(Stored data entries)
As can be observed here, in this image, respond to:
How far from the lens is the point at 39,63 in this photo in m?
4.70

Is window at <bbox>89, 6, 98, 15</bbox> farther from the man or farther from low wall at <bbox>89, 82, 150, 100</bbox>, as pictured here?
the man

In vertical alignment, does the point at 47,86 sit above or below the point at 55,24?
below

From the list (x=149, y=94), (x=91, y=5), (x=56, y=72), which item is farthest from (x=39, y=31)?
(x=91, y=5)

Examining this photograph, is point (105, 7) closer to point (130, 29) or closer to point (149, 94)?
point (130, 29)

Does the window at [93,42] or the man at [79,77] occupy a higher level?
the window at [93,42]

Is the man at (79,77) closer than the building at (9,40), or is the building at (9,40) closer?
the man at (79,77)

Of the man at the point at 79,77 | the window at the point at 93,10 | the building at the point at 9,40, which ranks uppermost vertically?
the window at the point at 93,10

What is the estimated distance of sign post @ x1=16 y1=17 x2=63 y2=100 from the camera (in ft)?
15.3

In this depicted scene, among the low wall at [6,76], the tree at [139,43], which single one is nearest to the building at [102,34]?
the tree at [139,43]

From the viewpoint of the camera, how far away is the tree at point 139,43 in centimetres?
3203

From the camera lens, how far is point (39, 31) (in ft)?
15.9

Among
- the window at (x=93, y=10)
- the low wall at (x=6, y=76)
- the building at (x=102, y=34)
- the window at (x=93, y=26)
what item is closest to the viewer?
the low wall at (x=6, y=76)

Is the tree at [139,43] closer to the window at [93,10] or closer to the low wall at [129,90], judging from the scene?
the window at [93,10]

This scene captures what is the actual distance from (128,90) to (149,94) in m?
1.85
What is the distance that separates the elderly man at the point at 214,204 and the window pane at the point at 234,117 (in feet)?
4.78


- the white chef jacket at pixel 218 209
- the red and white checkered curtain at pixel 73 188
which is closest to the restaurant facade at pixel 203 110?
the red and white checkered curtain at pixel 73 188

*Directions:* Output verbatim the lines starting at the one that contains "This scene captures" and ending with the last line above.

*Reply:*
This scene captures what is the actual distance from (128,90) to (149,94) in m?
1.85
What is the distance that separates the elderly man at the point at 214,204 and the window pane at the point at 234,117 (in feet)?
4.78


- the white chef jacket at pixel 218 209
- the red and white checkered curtain at pixel 73 188
which is closest to the restaurant facade at pixel 203 110?
the red and white checkered curtain at pixel 73 188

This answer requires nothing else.